Baudin’s Cockatoo

(Calyptorhynchus baudinii)

Conservation status

Federal (Environment Protection and Biodiversity Conservation Act 1999): Vulnerable

State (Wildlife Conservation Act 1950 WA): Endangered


Action Plan for Australian Birds 2010: Endangered

Distribution

Baudin’s Cockatoos appear to have disappeared from 25 per cent of their previous range, and declined in numbers in a further 25 per cent (Garnett and Crowley 2000). It is believed that the overall population has declined by 50 per cent in just three generations, or 58 years (Garnett et al. 2011).

Figure: Baudin’s Cockatoo’s distribution. Reproduced from DPAW Recovery Plan 2008.

Figure: Baudin’s Cockatoo’s distribution. Reproduced from DPAW Recovery Plan 2008.

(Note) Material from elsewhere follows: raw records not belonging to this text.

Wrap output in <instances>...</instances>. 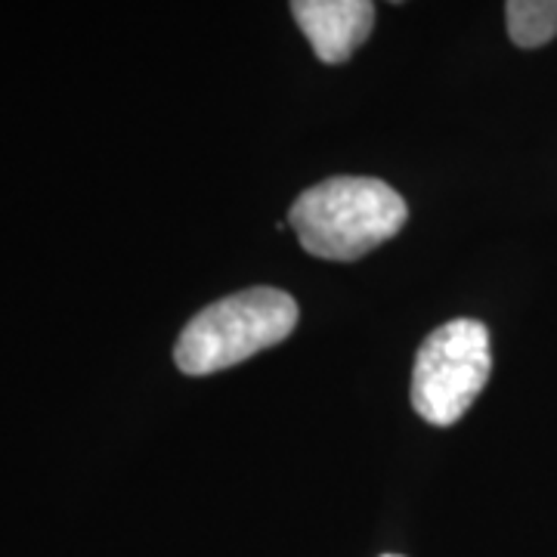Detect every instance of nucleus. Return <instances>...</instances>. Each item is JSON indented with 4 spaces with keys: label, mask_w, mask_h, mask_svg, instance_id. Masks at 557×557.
I'll return each instance as SVG.
<instances>
[{
    "label": "nucleus",
    "mask_w": 557,
    "mask_h": 557,
    "mask_svg": "<svg viewBox=\"0 0 557 557\" xmlns=\"http://www.w3.org/2000/svg\"><path fill=\"white\" fill-rule=\"evenodd\" d=\"M387 3H403V0H387Z\"/></svg>",
    "instance_id": "423d86ee"
},
{
    "label": "nucleus",
    "mask_w": 557,
    "mask_h": 557,
    "mask_svg": "<svg viewBox=\"0 0 557 557\" xmlns=\"http://www.w3.org/2000/svg\"><path fill=\"white\" fill-rule=\"evenodd\" d=\"M298 325V304L278 288H248L189 319L174 347L183 375H211L285 341Z\"/></svg>",
    "instance_id": "f03ea898"
},
{
    "label": "nucleus",
    "mask_w": 557,
    "mask_h": 557,
    "mask_svg": "<svg viewBox=\"0 0 557 557\" xmlns=\"http://www.w3.org/2000/svg\"><path fill=\"white\" fill-rule=\"evenodd\" d=\"M409 218L394 186L375 177H332L300 193L288 226L322 260H359L391 242Z\"/></svg>",
    "instance_id": "f257e3e1"
},
{
    "label": "nucleus",
    "mask_w": 557,
    "mask_h": 557,
    "mask_svg": "<svg viewBox=\"0 0 557 557\" xmlns=\"http://www.w3.org/2000/svg\"><path fill=\"white\" fill-rule=\"evenodd\" d=\"M387 557H397V555H387Z\"/></svg>",
    "instance_id": "0eeeda50"
},
{
    "label": "nucleus",
    "mask_w": 557,
    "mask_h": 557,
    "mask_svg": "<svg viewBox=\"0 0 557 557\" xmlns=\"http://www.w3.org/2000/svg\"><path fill=\"white\" fill-rule=\"evenodd\" d=\"M505 22L518 47H545L557 38V0H505Z\"/></svg>",
    "instance_id": "39448f33"
},
{
    "label": "nucleus",
    "mask_w": 557,
    "mask_h": 557,
    "mask_svg": "<svg viewBox=\"0 0 557 557\" xmlns=\"http://www.w3.org/2000/svg\"><path fill=\"white\" fill-rule=\"evenodd\" d=\"M493 372L490 332L478 319H453L431 332L412 369V406L428 424L449 428L465 416Z\"/></svg>",
    "instance_id": "7ed1b4c3"
},
{
    "label": "nucleus",
    "mask_w": 557,
    "mask_h": 557,
    "mask_svg": "<svg viewBox=\"0 0 557 557\" xmlns=\"http://www.w3.org/2000/svg\"><path fill=\"white\" fill-rule=\"evenodd\" d=\"M292 16L325 65L347 62L375 28V0H292Z\"/></svg>",
    "instance_id": "20e7f679"
}]
</instances>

Marri nuts are their preferred food source, but they also eat seeds from a number of banksia and hakea species as well as invertebrate larvae found by their stripping bark (DPAW 2008). Baudin’s have also adapted to eating apple and pear seeds in commercial orchards, and shooting by orchardists has become a significant threat to their survival (DPAW 2008).

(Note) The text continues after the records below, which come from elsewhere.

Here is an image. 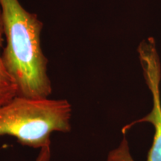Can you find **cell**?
<instances>
[{
	"mask_svg": "<svg viewBox=\"0 0 161 161\" xmlns=\"http://www.w3.org/2000/svg\"><path fill=\"white\" fill-rule=\"evenodd\" d=\"M0 9L6 42L2 58L17 86V96L49 98L52 86L41 46L43 23L19 0H0Z\"/></svg>",
	"mask_w": 161,
	"mask_h": 161,
	"instance_id": "1",
	"label": "cell"
},
{
	"mask_svg": "<svg viewBox=\"0 0 161 161\" xmlns=\"http://www.w3.org/2000/svg\"><path fill=\"white\" fill-rule=\"evenodd\" d=\"M72 110L66 99L16 96L0 106V136H13L34 148L51 146L52 133L71 130Z\"/></svg>",
	"mask_w": 161,
	"mask_h": 161,
	"instance_id": "2",
	"label": "cell"
},
{
	"mask_svg": "<svg viewBox=\"0 0 161 161\" xmlns=\"http://www.w3.org/2000/svg\"><path fill=\"white\" fill-rule=\"evenodd\" d=\"M138 52L145 79L152 95V109L144 117L124 126L122 131V134H125L127 130L132 126L142 122L152 124L154 128V134L146 161H161V65L154 39L150 37L141 42L138 47ZM108 161H135L130 153L125 136H124L119 147L110 151L108 156Z\"/></svg>",
	"mask_w": 161,
	"mask_h": 161,
	"instance_id": "3",
	"label": "cell"
},
{
	"mask_svg": "<svg viewBox=\"0 0 161 161\" xmlns=\"http://www.w3.org/2000/svg\"><path fill=\"white\" fill-rule=\"evenodd\" d=\"M3 27L0 9V106L10 102L17 96V86L6 70L2 58L1 49L3 43Z\"/></svg>",
	"mask_w": 161,
	"mask_h": 161,
	"instance_id": "4",
	"label": "cell"
},
{
	"mask_svg": "<svg viewBox=\"0 0 161 161\" xmlns=\"http://www.w3.org/2000/svg\"><path fill=\"white\" fill-rule=\"evenodd\" d=\"M50 158H51V148L50 146H48L40 148V152L36 161H50Z\"/></svg>",
	"mask_w": 161,
	"mask_h": 161,
	"instance_id": "5",
	"label": "cell"
}]
</instances>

Impacts of logging on Baudin’s Cockatoo

Like the Forest Red-tailed Black Cockatoo (FRTBC), Baudin’s Cockatoos have a strong association with marri trees.

There is a correlation between local and seasonal shortages of marri seed and damage to commercial fruit crops and it is believed that destruction of marri habitat is related to the Baudin’s Cockatoos feeding on apple and pear seeds (BirdLife 2015).

In the 2008 Recovery Plan, in recognition of the very real threat logging poses to the survival of the Baudin’s and Red-tailed Black Cockatoos, recommendations were made to increase the area of forest in reserves, alter the rotation length to allow for development of hollows and protect known nesting trees among other things. Following clear scientific findings and sustained campaigning by WA Forest Alliance, all marri trees over 70 centimeters diameter at breast height (BHD) are now required to be protected during logging operations in the jarrah forests, unless a decision is made that they pose a danger to logging contractors. In spite of the Recovery Plan recommendations, no further critical areas of habitat were added to the reserve system and rotation times were not extended. None of the recommended changes were made to karri logging guidelines in the subsequent Forest Management Plan (2014-2023) and there is no completion date for implementation of the requirement. There is ongoing conflict between the broad-scale and intensive clear-felling of cockatoo habitat and the scientific advice for preventing their extinction.